> _Rows taken from a dataset_:
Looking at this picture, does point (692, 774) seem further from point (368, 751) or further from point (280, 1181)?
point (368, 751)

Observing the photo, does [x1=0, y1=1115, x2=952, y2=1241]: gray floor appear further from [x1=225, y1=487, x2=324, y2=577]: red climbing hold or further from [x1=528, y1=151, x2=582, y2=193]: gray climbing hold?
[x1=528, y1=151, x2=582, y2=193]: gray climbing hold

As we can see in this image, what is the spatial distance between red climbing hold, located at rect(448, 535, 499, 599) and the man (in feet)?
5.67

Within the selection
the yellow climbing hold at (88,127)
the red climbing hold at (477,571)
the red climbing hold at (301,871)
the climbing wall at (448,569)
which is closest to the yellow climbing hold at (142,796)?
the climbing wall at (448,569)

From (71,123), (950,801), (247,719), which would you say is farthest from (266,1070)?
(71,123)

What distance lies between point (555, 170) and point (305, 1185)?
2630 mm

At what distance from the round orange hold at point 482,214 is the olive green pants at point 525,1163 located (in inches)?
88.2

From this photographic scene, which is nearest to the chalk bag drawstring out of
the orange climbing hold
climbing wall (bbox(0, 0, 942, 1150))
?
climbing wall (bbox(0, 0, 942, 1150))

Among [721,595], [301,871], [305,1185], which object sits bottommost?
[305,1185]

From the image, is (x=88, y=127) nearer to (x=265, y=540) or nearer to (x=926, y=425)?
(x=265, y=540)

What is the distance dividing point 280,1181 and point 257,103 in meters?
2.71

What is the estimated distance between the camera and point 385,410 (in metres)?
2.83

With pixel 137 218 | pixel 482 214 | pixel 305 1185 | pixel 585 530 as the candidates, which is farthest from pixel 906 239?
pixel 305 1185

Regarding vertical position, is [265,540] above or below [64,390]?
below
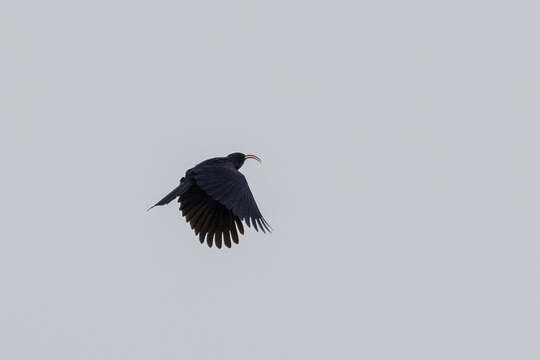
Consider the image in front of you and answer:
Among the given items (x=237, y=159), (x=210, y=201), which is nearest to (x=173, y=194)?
(x=210, y=201)

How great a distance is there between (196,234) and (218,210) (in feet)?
1.70

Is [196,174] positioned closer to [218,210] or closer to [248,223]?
[218,210]

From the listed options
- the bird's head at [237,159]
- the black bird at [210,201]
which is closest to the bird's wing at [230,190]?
the black bird at [210,201]

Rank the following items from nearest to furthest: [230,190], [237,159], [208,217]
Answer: [230,190]
[208,217]
[237,159]

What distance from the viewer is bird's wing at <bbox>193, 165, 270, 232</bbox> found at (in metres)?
13.7

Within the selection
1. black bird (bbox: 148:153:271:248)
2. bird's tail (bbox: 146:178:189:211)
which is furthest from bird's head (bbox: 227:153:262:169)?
bird's tail (bbox: 146:178:189:211)

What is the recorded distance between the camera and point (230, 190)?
14250 mm

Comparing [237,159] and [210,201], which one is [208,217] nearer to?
[210,201]

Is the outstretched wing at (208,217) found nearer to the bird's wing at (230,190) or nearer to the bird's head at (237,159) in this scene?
the bird's wing at (230,190)

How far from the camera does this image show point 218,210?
590 inches

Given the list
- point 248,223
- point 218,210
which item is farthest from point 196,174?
point 248,223

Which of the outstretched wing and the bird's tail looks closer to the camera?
the bird's tail

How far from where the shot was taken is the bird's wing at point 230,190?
44.9 ft

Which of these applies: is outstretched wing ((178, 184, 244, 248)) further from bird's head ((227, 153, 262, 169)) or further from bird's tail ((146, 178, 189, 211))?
bird's head ((227, 153, 262, 169))
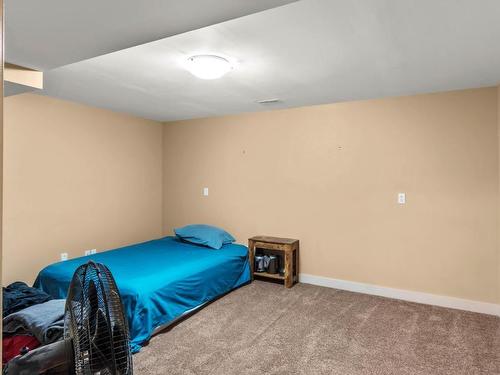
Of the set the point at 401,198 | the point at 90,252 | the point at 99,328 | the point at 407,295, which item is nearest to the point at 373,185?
the point at 401,198

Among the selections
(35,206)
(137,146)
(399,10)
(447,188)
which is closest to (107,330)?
(399,10)

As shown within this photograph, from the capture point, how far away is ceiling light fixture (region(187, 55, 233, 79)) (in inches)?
88.8

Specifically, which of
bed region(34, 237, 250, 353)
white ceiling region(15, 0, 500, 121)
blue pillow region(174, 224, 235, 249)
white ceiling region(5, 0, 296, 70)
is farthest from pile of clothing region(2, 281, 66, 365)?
blue pillow region(174, 224, 235, 249)

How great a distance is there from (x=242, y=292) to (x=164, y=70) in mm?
2424

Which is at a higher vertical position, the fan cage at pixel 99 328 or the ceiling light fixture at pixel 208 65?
the ceiling light fixture at pixel 208 65

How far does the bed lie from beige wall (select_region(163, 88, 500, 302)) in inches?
30.6

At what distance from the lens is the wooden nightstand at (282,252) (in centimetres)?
371

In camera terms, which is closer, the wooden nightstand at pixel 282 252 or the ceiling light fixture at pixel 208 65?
the ceiling light fixture at pixel 208 65

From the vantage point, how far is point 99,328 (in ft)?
3.41

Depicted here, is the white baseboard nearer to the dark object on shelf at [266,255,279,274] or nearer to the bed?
the dark object on shelf at [266,255,279,274]

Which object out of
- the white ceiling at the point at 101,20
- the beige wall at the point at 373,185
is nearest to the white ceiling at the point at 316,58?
the beige wall at the point at 373,185

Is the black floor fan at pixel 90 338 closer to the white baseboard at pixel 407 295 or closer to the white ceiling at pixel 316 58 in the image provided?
the white ceiling at pixel 316 58

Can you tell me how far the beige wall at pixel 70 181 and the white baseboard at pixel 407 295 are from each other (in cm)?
256

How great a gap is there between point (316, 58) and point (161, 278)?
221 centimetres
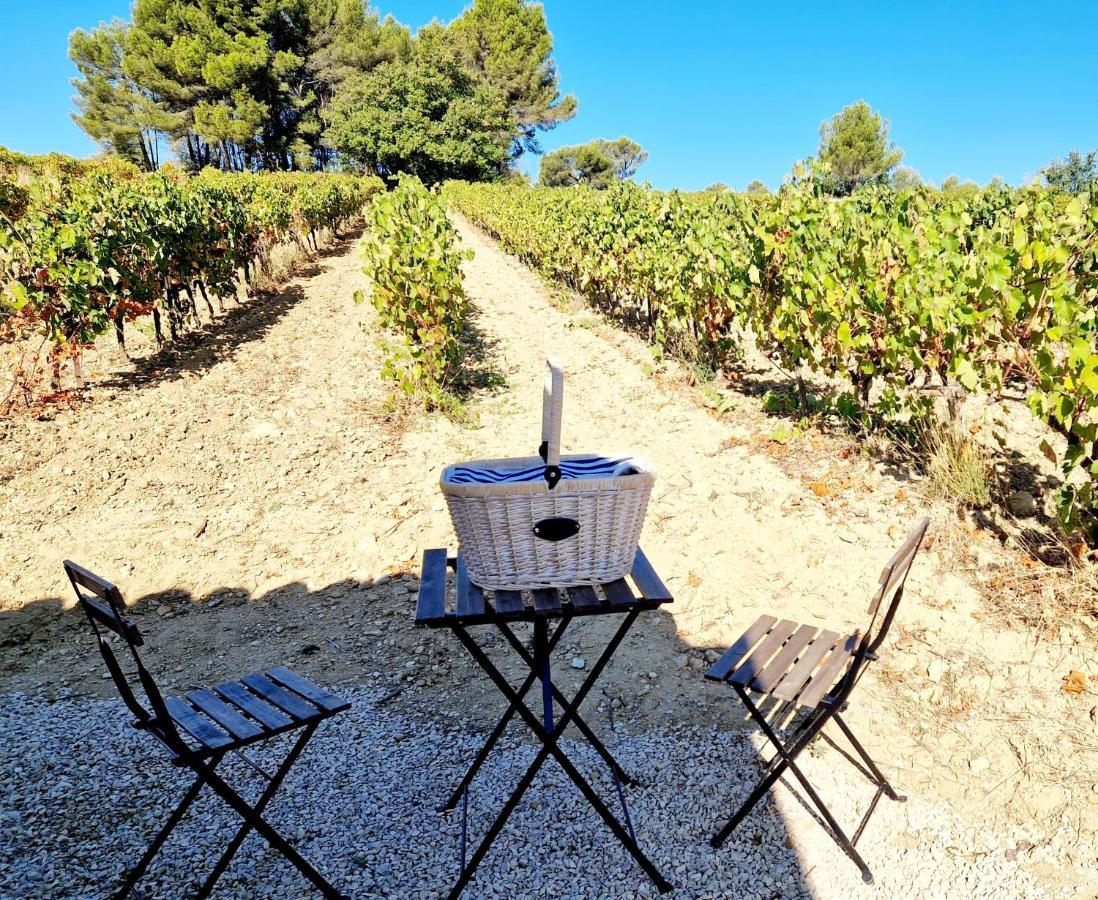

> _Objective_:
Gather each line of the listing above that contains the word "nightstand". Letter case must match.

> _Written response_:
At what distance from the lens is the wooden nightstand at (282,252) (in centimetres)?
In camera terms, which is closer, the wooden nightstand at pixel 282 252 or the ceiling light fixture at pixel 208 65?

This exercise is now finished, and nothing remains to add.